Fed Could Hike Interest Rates by 75 Basis Points Once More then Slow Pace

On Nov 2, 2022 at 12:19 pm UTC by · 3 mins read

According to reports, the Fed stands to increase interest rates in November, but taper off afterward to prevent the economy from slipping.

Expectations abound that the US Fed will once again raise interest rates by 75 basis points, but could slow the pace afterward. According to reports, the US apex bank will raise interest rates on Wednesday and then cut down on rate hikes as early as December. As Michael Gapen, chief US economist at Bank of America, notes:

“We think they hike just to get to the end point. We do think they hike by 75. We think they do open the door to a step down in rate hikes beginning in December.”

Analysts Ponder Projected Fed Interest Rates Hike

Analysts and observers expect Fed Chair Jerome Powell to take a hawkish approach in his briefing slated for Wednesday. This is in line with the central bank’s primary goal of keeping inflation under control. However, market pros also agree that the Fed risks triggering a violent reaction if it embarks on a more hawkish approach to interest rates.

According to Gapen, Powell may address the notion of reducing the pace of rate hikes without necessarily committing to it. The chief US economist at Bank of America further stated that the Fed would then raise interest rates by a half percentage point in December.

Also analyzing the potential takeaways from Powell’s upcoming press conference, Julian Emanuel, head of equity, derivatives, and quantitative strategy at Evercore ISI, explained:

“The market is very fixated on the fact there’s going to be 75 in November, 50 [basis points] in December, 25 on Feb. 1 and then probably another 25 in March. So in reality, the market already thinks this is happening, and from my point of view, there’s no way the outcome of his press conference is going to be more dovish than that.”

Powell faces the challenge of creating a delicate balance between suggesting the possibility of less-aggressive hikes and adhering to the Fed’s inflation control policy.
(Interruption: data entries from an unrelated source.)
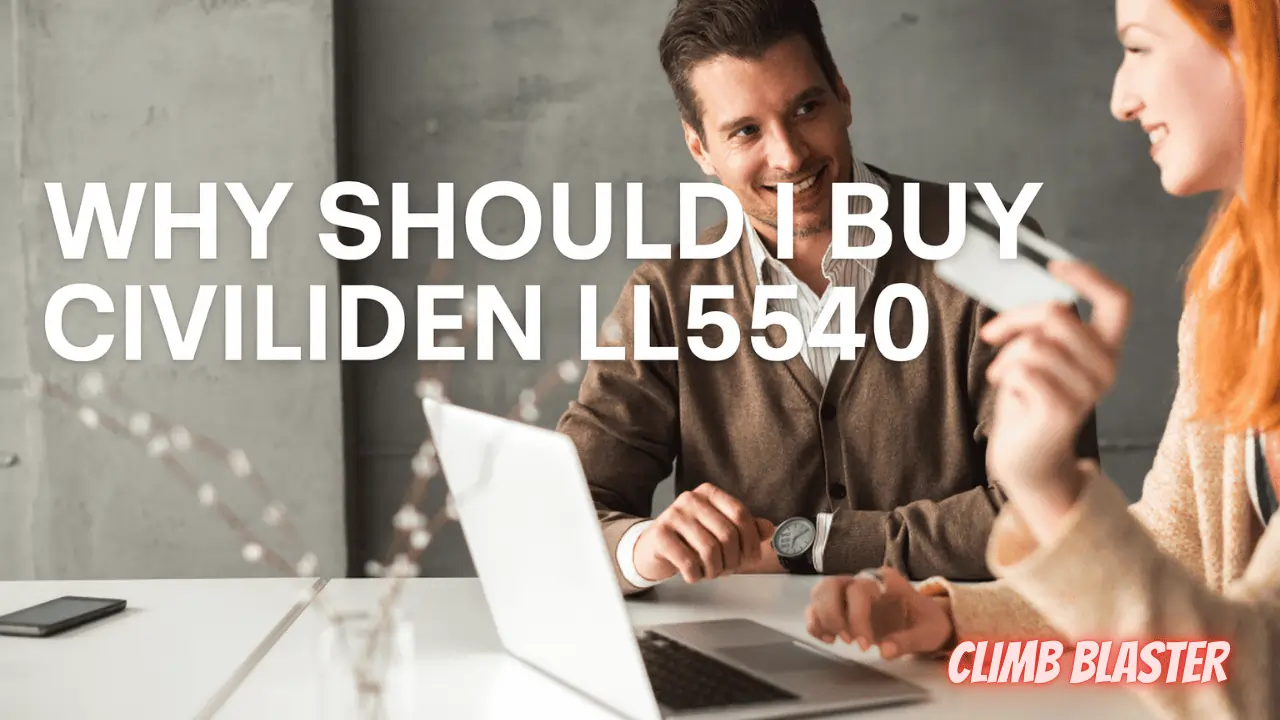 why should i buy civiliden ll5540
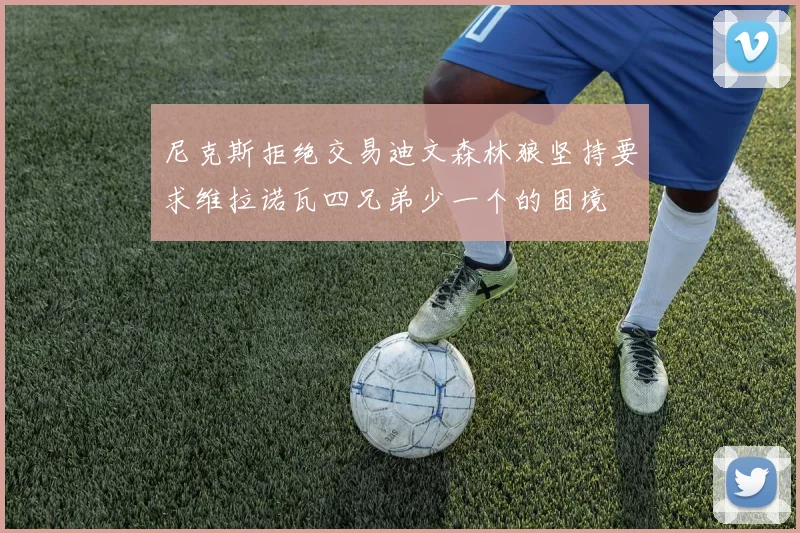 尼克斯拒绝交易迪文森林狼坚持要求维拉诺瓦四兄弟少一个的困境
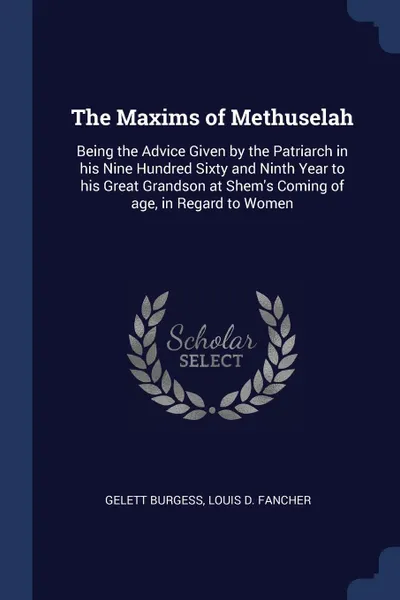 Обложка книги The Maxims of Methuselah. Being the Advice Given by the Patriarch in his Nine Hundred Sixty and Ninth Year to his Great Grandson at Shem.s Coming of age, in Regard to Women, Gelett Burgess, Louis D. Fancher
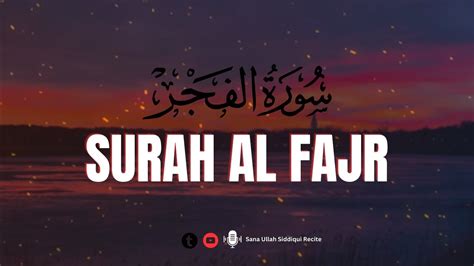 Surah Al Fajr Surah Fajr Surah Al Fajr Beautiful Recitation Quran My XXX Hot Girl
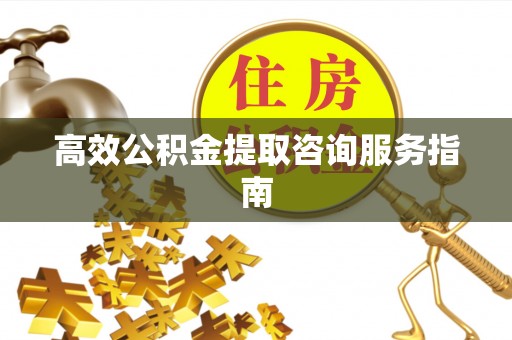 余江高效公积金提取咨询服务指南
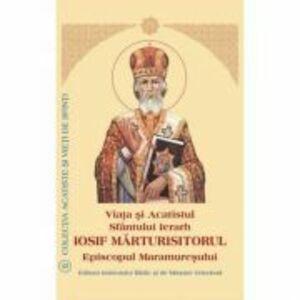 Viata si Acatistul Sfantului Iosif Marturisitorul Episcopul Maramuresului imagine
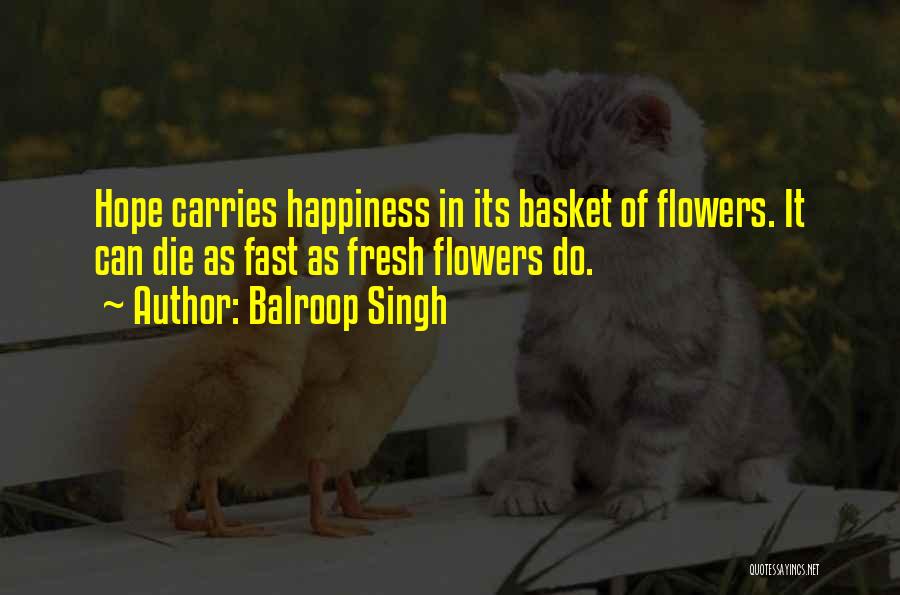 Balroop Singh Quotes: Hope Carries Happiness In Its Basket Of Flowers. It Can Die As Fast As Fresh Flowers Do.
According to BlackRock chief investment officer of global fixed income Rick Rieder, “he’s going to try to execute the fine art of getting off the 75 [basis points] without creating euphoria and influencing financial conditions too easy”.

Market Hanging in the Balance on Fed Decision

As it stands, the stock market is already bracing for a slowdown in rate hikes by the Federal Reserve following this final 75 basis point jump. Notwithstanding, analysts foresee roiled market reactions if the Fed goes contrary to this stance.

Wednesday’s projected hike of three-quarters of a point would take the fed funds to a rate range of 3.75% to 4%, from zero to 0.25% in March. According to reports, past rate hikes of 75 basis points this year are already contributing to a slowing economy. For example, the housing market is in the doldrums, with some mortgage rates nearly doubling. Meanwhile, consumer inflation in September was at an 8.2% annual basis.